There was the sound of running feet and a young human filly entered the kitchen. She was about the same size as the three girls already in the room and had red hair. It wasn’t the same bright red that Apple Bloom sported, but more of reddish brown, leaning more to red than brown. She stopped wide-eyed when she realized that her mother wasn’t the only occupant of the room.

“Hello.” The members of the CMC came over to introduce themselves, “Mah name’s Apple Bloom.”

“And I’m Scootaloo.”

“I’m Sweetie Belle.”

“I’m Ginny,” the girl replied, smiling widely. “Where did you come from? What’s with your hair? Did you use magic to get it that color?”

Molly watched on with a smile. Her daughter could use someone her age for company. It was a pity it would only be for a couple days until school started.

The twins singled out that moment to enter. They were human colts, obviously older and bigger than Ginny, and they shared the same hair color as her, though they keep it much shorter than her. They looked very much like one another.

“Well look here, Fred. We had an outbreak of little girls,” the first one said.

“I thought I was George,” the second protested, “but right you are, they seem to be coming right out of the woodwork.”

“They do indeed.”

“Some right bright colored hair too.”

“Almost like . . .”

“. . . they had a go . . .”

“. . . at playing . . .”

“. . . with our potion supplies.”

Apple Bloom had lost track of which was speaking but perked up at the mention of potion supplies.
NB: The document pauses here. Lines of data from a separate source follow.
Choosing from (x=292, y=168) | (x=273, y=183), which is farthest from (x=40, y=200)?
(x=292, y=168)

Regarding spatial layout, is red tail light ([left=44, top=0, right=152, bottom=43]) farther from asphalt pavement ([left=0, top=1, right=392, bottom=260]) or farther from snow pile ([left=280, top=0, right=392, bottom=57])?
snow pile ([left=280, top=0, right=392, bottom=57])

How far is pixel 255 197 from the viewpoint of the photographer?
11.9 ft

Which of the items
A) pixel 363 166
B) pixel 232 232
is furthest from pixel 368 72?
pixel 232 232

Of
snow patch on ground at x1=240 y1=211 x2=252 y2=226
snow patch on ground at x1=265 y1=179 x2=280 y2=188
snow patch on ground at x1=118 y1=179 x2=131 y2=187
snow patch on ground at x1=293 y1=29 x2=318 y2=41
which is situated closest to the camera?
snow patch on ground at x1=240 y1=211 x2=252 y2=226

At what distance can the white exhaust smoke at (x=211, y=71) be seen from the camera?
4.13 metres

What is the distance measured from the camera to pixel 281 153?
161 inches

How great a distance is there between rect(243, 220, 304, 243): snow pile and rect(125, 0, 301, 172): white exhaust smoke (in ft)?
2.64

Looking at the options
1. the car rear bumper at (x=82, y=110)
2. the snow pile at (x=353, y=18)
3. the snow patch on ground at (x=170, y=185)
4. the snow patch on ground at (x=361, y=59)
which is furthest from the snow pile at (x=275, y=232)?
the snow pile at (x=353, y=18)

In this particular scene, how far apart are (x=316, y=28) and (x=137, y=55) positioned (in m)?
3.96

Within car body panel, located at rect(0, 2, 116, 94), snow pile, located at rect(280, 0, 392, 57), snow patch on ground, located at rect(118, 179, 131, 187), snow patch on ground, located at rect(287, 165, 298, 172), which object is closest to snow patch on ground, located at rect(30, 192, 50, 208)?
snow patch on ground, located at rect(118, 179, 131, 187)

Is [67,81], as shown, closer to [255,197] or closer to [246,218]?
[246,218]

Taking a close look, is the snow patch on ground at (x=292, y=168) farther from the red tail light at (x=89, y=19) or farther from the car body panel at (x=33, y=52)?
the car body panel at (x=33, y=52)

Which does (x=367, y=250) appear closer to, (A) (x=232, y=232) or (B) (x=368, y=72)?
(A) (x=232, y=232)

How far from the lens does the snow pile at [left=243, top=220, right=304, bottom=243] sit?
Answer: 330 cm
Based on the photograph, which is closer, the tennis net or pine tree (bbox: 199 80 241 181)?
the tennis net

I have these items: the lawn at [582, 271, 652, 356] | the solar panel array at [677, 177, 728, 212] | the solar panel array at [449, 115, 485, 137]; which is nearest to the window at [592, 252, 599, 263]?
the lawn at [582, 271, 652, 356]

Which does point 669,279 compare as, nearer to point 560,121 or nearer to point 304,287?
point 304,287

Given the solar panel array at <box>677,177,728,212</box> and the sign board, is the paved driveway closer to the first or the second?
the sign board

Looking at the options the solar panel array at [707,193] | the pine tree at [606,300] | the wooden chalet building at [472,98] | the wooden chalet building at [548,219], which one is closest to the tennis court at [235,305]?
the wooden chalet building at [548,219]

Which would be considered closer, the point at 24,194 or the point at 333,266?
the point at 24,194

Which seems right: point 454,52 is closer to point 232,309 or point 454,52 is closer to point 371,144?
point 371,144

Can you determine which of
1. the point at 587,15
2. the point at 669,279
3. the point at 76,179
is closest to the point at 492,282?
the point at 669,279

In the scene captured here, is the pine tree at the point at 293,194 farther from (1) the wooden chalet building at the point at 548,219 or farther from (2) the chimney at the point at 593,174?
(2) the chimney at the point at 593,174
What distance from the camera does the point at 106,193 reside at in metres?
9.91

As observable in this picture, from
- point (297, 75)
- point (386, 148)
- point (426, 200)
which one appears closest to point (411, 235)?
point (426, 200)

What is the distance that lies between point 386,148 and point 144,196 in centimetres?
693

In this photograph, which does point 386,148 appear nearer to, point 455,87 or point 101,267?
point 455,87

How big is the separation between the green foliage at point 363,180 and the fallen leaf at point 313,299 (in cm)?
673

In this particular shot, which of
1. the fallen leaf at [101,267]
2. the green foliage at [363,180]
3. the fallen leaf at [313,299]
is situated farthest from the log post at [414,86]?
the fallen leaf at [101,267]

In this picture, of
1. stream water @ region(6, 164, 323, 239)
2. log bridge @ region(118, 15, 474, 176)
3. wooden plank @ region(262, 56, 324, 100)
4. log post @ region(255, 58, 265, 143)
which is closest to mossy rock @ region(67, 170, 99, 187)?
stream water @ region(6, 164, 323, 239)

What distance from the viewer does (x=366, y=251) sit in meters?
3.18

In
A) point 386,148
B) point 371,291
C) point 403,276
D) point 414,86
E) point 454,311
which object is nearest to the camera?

“I’m gonna need some popcorn, if this is going to keep up,” Sweetie Belle deadpanned. Scootaloo nodded in agreement.

“Fred, George,” Molly scolded. “Don’t be bothering the girls.”

“Yes, Mother,” the two chorused and made their way over to the table to eat.

The next colt, with the same red hair, raced past them with barely a glance before he was seated and stuffing food in his mouth.

His mother evidently thought this wasn’t acceptable, and opened her mouth to say something, when the oldest colt yet entered the room. This one nodded and said ‘Good morning’ before taking a place at the table.

Molly huffed and said, “These two are Ron and Percy. The twins are Fred and George; don’t bother asking which is which, as they change constantly.” Ron and Percy lifted a hand to wave at the girls and the twins gave them a smile.

Ginny had obviously decided getting to know the visitors was more important than eating and had to be ordered to the table to eat.

Though the girls had already eaten, they decided to sit as well and witness the meal while they waited for their new acquaintances to finish their meal.

They observed that humans had a fondness for bacon.